### PAGE EXCERPT
Silver Linings Playbook - *** 1/2 (122 minutes)

Silver Linings Playbook

Wednesday November 7, 2012
If this keeps up, director David O. Russell's filmography will assuredly put him on course for  Academy Lifetime Achievement recognition.  Beginning with 1994's "Spanking the Monkey" and continuing with standout films such as "Flirting With Disaster"(1996), "Three Kings" (1999), "I Heart Huckabees" (2004), and the muti-nominated award winning "The Fighter" (2010), now comes this smart romance comedy that won this year's Toronto Film Festival Audience Award.
The film begins with Pat Solitano, Jr. (the winning Bradley Cooper) living out his 8-month plea-bargained stint in a Baltimore institution for attacking his wife's lover.  It seems Pat has this bipolar disorder but refuses to take his meds-all the while pining and plotting to win back his wife upon his release.

### TASKS TO COMPLETE
1/ What honor does the Silver Linings Playbook review say the film won at this year's Toronto Film Festival?
2/ Extend the Silver Linings Playbook review with a few more paragraphs that pick up after its last sentence.

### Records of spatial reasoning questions
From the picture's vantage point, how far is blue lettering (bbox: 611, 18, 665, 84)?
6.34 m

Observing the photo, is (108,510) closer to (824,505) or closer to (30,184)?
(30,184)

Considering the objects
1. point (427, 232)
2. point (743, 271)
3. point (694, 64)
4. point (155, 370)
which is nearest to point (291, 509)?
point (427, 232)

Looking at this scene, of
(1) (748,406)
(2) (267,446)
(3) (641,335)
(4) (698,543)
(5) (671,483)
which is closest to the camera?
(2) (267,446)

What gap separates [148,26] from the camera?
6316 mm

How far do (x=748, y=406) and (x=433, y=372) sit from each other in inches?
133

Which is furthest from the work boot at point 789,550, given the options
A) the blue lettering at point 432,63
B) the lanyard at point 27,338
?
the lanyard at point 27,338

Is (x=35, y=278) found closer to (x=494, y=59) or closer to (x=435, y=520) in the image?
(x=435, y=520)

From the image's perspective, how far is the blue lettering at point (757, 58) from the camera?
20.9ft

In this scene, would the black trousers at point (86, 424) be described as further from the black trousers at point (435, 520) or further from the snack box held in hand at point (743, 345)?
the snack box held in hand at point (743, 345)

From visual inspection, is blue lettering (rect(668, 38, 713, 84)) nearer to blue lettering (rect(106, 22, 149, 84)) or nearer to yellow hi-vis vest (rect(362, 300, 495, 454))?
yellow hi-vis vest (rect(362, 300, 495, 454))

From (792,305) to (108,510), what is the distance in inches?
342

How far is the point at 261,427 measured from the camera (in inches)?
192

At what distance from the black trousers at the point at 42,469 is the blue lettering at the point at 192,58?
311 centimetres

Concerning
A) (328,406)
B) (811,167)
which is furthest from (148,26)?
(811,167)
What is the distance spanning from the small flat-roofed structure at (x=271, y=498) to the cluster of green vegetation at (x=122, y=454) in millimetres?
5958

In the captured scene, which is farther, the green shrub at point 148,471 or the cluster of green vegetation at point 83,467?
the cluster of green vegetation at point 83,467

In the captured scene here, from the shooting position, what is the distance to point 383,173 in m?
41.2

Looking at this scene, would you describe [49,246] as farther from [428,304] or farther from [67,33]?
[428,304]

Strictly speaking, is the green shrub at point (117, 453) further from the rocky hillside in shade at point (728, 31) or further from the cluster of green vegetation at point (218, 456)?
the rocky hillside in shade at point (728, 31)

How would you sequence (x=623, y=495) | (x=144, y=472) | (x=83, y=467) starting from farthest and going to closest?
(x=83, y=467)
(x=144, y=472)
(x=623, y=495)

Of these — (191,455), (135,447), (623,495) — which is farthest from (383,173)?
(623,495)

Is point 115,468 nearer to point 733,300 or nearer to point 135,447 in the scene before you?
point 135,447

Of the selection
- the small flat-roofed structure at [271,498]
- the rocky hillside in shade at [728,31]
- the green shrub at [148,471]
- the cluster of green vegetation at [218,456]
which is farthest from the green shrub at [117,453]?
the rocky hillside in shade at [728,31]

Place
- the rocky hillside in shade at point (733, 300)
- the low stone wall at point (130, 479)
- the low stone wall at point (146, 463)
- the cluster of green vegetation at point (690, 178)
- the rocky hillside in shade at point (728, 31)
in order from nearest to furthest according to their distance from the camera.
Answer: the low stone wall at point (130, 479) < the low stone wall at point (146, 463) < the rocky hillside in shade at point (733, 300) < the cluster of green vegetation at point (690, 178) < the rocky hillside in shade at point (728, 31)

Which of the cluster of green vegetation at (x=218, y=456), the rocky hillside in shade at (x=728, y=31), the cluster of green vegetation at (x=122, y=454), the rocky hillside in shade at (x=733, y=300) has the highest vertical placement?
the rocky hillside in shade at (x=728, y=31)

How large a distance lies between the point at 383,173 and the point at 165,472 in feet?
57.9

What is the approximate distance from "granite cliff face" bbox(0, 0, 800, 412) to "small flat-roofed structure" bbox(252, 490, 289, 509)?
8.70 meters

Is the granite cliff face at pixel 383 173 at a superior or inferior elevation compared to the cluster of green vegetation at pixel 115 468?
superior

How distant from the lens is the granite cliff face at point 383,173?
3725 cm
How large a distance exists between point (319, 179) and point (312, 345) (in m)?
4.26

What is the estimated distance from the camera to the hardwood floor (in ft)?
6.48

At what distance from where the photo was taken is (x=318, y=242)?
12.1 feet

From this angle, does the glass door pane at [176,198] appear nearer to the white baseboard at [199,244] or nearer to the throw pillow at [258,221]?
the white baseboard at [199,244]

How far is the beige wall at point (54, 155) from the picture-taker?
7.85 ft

### ANSWERS TO THE EXERCISES
1/ The Toronto Film Festival Audience Award.

2/
Forced to relocate to his parents' home after losing his job and house, we soon realize that this apple has fallen very close to his tree.  Dad (Robert De Niro in yet another performance that might land him yet another Oscar nom) has issues of his own-trying to make ends meet as a bookie while in love with his Philadelphia Eagles - at the same time maintaining a tempestuous relationship with Jr.  The glue trying to hold all of this "insanity" together is mom Delores (wonderfully portrayed by Jacki Weaver).

Enter young widow Tiffany (Jennifer Lawrence) -who just happens to have bipolar issues of her own. She's introduced to Jr. by his friend at a dinner party - whose wife has ties to Pat's ex.  Tiffany has eyes for Pat but complications ensue when he attempts  to have Tiffany intervene by delivering a letter to his ex - necessary because of an outstanding restraining order preventing Pat from having direct contact with his spouse.  How those  complications play out will end up involving everyone when Tiffany puts a condition on the delivery of Pat's letter:  be her partner in a ballroom dancing competition.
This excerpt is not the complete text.